I’ve always been told that I’m living wrong, I’m doing things wrong, I have the wrong hobbies and interests, hanging out with the wrong friends, being either to shy or to loud, spending my time wrong, treating people wrong. And I have always believed them, my family, my friends, my teachers or whoever I was in contact with. I tried to be like them, like the “cool guys at school” even though it was exactly them who bullied me for years; I tried to befriend them and act like them, because every input I got from anyone was about me being wrong and them being right. I thought I had to change to fit into their lives because I was different.
My family saw me spending much time alone or playing games and therefore told me to be like the guys in school (not explicitly but in the way they treated me). At school I wasn’t cool enough for the “cool kids” and just followed them until I realized how fucked up that is. My teacher even took me in for a private conversation and told me not to act so differently from the rest of my class or else I would never get any friends. I did terrible things, I even once joined in their bullying of another classmate because I felt like they would accept me that way.
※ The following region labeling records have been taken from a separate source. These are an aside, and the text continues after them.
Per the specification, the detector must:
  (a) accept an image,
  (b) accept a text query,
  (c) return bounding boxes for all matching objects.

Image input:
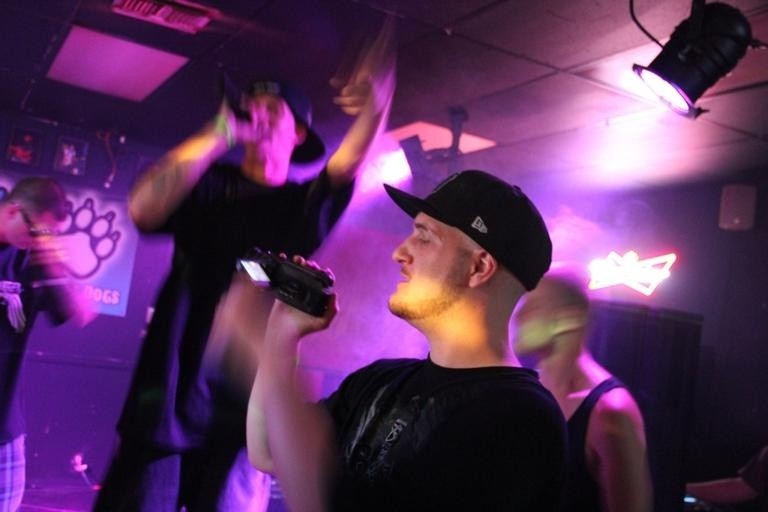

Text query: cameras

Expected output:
[234,244,332,318]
The guy turned out to be one of my better friends later on, but I still hate myself for doing what I did on that day.
A few years ago I slowly started to realize it wasn’t me who is weird and who needs to change and I became friends with the “uncool” kids at school who turned out to be really nice friends, one of them is still my best friend until today even though I only have contact to two of them regularly.
I like to play lots of video games, so what? I hate going to parties and getting drunk while dancing, so what? I enjoy classical music and have an interest for science, so what? I used to wear glasses, so what? I am shy and suck at small talk, so what? All this trying to change myself only led to worse situations and it was really tough to realize I wasn’t the one who acted wrong. And I am still in the process of getting back to who I really am, to gain some confidence and lose nervousness in social interactions. Ironically what is helping me with this problem is my depression or at least my suicidal thoughts. I more often tend to say “Whatever” when something goes wrong, I don’t care much anymore about what some people think about me because essentially it doesn’t matter. Essentially there’s not much at all that matters.
Anyways, I started playing WoW because my gaming friend has been nagging me to buy this game for the last few months. I can’t call myself a gamer if I’ve never played wow, right? I haven’t tried it yet because I was afraid of getting addicted and spending to little time for university; but like I said earlier: Whatever!
4 comments
Well what you went through “Trying to fit In” is something that just about everybody goes through especially in the teenage years. When your in your teens and early 20’s certain things re considered cool and popular and other things are not considered cool or popular. Peer presure to be a certain type can come and peer presure to do negative things can come too. I always respected the peopole who do not give into peer pressures and think for themselves and be the way they really want to be so long as they arent abusive to others in some way.
I also have found that what is considered cool and normal varies in different societies. I have lived in places where being a jock and gettting drunk on weekends is the thing. And I have lived in societies where the culture is very different and people are more unique > more individuals > like more into the arts and being unique. I also have found that peeer pressure to be a certain way kind of drops down as you get older. People become more open minded and less likely to be judgemnetal of others for no real reason. At least that has been my experience.
There is nothing wrong with being different. Being eccentric in your own way can be cool.
its a mark of somebody who has the balls to be themself. instead of a herd follwer.
so dont get down on yourself the world needs to have different types of people
unique people are cool in my opinion.
just try to have a positive attitude toward life and positive direction
I totally agree. The thing is though that society doesn’t want unique human beings, the government and the elites don’t want critically thinking minds. The whole system of education is designed to make humans that obey and follow the mainstream – even though they think they are “cool” and independent. Thanks for your comment!
Your fourth paragraph, even though you mentioned suicidal thoughts, is something I feel passionate about reinforcing to other people. You can never be wrong for being yourself and enjoying things that you like. If people don’t like that “so what?” As you said. It’s their oribkem not yours. You can only be who you are. Never, ever apologise for liking certain things and not liking others. It’s other people’s loss for not getting to know us not our loss for not getting to know them. Be you and only ever be you. In time you realise “those that mind don’t matter, those that matter don’t mind”
“You do you, and I’ll do me” I live by this.
Thanks, if only someone had convinced me about this 10 years earlier.. I mean can you expect a teenager right in puberty who is seeking appreciation and approval to figure this out on his own? Most people I meet that are older than me haven’t even figured this out yet. Either they feel like they are “cool” or they want to become like someone who is “cool”.